The authors well address each points of previous review, but they are not able to demonstrate plasticity between Tregs and non-Tregs, hence, in order to strongly support the conclusion that the expansion of the Treg-like population upon exposure to MT KRAS TDEs is due to phenotypic switching rather than the increased proliferation of pre-existing Tregs or the exogenous DNA incorporation into the genoma of the recipient cell, the authors should perform additional experiments.

 

Author’s response: We appreciated the comments/suggestions that the Reviewer made in the first revision. They were constructive criticisms and we provided in-depth responses. The MS explains how we arrived at the three mathematical models to rule out the possibility that the phenomenon was indeed due to phenotypic conversion and not due to the proliferation of existing Tregs. Furthermore, we also explained in the response to the reviewer the difficulty associated with growing isolated T cells in culture beyond 48 h (which is known from other previous studies) Given that the conversion of T cells to Treg-like cells by MT KRAS is the major finding that we would like to report, we went to enormous lengths to demonstrate this observation in the MS. Based on this, we believe the reviewer’s request that we demonstrate that the expansion of the Treg-like population upon exposure to MT KRAS TDEs is due to phenotypic switching rather than the increased proliferation of pre-existing Tregs is experimentally fraught with errors in the current systems that are available. We have incorporated this in the manuscript and appreciate it very much.
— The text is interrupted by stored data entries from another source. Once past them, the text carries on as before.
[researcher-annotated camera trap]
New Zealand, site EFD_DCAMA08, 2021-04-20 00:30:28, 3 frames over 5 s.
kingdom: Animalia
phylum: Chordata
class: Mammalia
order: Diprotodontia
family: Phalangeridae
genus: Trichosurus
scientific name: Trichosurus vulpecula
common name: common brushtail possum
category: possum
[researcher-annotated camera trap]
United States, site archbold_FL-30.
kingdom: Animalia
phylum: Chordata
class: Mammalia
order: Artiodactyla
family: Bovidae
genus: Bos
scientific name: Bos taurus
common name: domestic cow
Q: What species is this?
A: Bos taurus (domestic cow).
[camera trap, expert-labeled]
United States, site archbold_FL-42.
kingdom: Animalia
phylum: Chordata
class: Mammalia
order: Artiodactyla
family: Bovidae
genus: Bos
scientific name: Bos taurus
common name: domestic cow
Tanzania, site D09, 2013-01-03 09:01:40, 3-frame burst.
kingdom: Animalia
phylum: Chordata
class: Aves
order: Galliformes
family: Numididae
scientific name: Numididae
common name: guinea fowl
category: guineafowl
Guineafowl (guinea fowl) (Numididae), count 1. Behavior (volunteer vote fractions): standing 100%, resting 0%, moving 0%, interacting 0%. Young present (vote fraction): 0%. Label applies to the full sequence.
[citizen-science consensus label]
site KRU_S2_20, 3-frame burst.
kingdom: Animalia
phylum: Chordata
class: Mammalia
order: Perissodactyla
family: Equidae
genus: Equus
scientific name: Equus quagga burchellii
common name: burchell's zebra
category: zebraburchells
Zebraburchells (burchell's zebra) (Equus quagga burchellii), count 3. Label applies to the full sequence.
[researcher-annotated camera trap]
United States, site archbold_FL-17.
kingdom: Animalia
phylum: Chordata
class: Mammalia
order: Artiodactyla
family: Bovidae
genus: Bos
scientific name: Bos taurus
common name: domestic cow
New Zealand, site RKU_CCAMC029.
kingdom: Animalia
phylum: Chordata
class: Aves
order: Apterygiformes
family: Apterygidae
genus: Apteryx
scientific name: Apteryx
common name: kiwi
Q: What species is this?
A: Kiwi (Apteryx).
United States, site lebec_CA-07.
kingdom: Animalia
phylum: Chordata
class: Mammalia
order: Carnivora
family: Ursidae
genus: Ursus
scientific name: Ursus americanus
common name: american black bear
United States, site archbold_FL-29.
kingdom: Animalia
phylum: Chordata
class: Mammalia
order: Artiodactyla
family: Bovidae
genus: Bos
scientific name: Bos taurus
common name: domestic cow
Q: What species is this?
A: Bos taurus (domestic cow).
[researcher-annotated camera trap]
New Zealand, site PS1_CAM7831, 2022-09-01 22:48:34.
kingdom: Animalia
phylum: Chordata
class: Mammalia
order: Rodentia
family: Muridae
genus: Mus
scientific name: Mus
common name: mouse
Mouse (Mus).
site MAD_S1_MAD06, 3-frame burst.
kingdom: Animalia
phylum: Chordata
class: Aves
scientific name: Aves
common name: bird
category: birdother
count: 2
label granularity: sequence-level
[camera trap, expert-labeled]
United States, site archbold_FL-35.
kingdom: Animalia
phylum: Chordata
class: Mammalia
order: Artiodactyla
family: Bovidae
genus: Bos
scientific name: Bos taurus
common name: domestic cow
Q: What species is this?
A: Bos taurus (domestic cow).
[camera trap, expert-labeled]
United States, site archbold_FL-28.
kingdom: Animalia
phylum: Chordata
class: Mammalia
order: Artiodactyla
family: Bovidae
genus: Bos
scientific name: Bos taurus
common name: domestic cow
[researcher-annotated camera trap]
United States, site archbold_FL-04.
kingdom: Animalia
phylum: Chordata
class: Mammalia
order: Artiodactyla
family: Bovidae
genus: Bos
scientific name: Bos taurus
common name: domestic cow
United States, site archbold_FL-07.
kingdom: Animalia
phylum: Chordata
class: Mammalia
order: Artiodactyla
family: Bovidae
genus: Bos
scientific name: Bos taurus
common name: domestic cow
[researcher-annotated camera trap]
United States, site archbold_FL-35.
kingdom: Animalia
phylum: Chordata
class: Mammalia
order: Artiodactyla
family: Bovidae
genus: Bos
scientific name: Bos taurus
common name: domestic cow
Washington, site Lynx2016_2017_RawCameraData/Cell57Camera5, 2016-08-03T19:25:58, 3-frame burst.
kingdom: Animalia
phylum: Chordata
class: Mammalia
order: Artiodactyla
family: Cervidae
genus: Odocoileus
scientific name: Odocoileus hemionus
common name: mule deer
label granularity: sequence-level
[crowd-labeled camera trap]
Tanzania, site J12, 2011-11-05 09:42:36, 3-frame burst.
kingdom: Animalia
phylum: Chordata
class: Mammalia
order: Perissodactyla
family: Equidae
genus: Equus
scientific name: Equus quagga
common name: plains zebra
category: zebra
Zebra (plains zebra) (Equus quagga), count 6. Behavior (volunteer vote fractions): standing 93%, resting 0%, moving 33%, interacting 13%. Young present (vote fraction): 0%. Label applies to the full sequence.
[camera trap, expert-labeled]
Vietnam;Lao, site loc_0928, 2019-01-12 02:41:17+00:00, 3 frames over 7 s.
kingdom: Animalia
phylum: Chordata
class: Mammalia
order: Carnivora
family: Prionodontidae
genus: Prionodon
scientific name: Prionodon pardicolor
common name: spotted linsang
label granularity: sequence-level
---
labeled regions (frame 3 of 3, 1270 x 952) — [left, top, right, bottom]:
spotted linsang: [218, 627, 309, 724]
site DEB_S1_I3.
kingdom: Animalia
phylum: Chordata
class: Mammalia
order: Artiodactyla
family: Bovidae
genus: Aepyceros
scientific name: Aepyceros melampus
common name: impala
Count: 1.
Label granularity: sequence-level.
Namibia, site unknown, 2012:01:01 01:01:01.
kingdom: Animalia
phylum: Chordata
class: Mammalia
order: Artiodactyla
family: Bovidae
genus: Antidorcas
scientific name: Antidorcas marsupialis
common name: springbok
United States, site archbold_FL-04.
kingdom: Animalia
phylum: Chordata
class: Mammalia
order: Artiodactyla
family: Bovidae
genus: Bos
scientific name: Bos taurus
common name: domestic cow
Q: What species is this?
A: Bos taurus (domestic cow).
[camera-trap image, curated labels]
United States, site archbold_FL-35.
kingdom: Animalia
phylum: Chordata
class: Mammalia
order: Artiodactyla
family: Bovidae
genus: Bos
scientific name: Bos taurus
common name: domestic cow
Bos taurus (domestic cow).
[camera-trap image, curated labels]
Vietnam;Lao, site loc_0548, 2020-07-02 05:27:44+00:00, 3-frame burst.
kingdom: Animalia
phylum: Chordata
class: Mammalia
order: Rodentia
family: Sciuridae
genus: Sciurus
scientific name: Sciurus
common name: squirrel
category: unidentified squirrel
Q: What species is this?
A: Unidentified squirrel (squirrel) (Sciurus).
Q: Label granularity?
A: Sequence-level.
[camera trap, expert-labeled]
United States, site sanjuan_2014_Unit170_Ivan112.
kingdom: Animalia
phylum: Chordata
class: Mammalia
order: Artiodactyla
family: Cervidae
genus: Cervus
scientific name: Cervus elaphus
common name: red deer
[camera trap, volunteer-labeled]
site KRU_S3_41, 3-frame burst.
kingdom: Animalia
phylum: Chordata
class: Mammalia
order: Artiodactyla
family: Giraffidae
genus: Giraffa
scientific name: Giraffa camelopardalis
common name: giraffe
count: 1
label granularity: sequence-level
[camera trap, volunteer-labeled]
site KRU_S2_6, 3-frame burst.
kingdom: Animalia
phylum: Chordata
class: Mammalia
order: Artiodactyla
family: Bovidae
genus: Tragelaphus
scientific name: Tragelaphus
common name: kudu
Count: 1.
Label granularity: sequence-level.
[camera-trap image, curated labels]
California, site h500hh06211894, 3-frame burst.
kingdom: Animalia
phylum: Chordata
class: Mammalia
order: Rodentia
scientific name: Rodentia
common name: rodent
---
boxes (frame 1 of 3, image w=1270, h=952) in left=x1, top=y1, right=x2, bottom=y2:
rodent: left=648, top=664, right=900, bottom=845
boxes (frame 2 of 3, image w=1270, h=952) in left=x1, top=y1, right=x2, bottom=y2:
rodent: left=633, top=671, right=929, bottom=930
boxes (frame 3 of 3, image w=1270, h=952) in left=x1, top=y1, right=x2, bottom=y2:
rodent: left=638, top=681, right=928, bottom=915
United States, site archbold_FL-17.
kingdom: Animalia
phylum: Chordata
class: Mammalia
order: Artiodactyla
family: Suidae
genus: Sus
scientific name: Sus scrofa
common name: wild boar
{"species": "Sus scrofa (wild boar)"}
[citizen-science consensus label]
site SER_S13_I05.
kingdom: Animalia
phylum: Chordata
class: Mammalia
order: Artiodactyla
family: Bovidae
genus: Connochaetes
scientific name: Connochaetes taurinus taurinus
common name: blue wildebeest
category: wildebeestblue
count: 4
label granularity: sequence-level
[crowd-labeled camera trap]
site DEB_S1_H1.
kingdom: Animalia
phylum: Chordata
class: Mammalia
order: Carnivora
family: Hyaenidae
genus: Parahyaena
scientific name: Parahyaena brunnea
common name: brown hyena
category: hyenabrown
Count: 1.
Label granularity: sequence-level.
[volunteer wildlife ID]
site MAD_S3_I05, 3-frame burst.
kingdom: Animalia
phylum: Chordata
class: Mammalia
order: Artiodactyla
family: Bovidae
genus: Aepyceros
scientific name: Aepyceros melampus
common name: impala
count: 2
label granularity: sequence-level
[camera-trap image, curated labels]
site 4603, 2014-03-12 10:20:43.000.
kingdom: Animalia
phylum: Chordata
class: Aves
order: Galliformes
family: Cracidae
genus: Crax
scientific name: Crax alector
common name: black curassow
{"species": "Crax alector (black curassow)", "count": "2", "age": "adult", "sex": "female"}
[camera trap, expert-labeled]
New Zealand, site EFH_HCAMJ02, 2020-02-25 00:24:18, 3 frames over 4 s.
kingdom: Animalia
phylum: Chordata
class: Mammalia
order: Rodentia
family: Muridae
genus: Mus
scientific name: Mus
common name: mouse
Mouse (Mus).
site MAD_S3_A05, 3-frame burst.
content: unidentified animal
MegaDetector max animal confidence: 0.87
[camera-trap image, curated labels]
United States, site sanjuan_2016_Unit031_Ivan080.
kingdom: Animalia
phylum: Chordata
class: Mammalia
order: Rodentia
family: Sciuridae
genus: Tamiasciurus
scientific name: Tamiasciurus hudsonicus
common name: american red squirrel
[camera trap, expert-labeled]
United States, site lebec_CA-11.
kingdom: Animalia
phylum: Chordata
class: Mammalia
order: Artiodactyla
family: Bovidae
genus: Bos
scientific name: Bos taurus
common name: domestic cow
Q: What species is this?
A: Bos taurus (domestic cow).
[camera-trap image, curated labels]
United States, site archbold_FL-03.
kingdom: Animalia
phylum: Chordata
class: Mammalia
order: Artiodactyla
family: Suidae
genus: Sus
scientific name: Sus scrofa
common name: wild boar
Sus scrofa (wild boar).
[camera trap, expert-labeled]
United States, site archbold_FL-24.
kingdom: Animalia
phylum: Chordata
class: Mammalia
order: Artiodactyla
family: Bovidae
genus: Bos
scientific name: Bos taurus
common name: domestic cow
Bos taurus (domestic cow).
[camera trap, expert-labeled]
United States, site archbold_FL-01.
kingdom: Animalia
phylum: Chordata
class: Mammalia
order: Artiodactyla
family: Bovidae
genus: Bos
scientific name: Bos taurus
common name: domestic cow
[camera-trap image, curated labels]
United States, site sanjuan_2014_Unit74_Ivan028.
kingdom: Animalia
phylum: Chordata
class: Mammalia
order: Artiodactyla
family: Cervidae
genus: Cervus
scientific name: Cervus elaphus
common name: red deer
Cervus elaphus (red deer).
Furthermore, in the point two of previous review, with the sentence “Furthermore they also should isolate TDEs after the incubation time and test the maintenance of the Treg-like phenotype overtime”, I mean to check the maintenance of the Treg-like phenotype in T cells after removing of TDEs from the cell culture. This question has been addressed by the authors in the author’s response to point 1 of previous review.

Author’s response:

Per the Reviewer, this issue has already been addressed in our previous response.

Reviewer 3 Report

The authors have addressed the comments.

Author Response

This reviewer was satisfied with our response. No additional comments were made by this reviewer.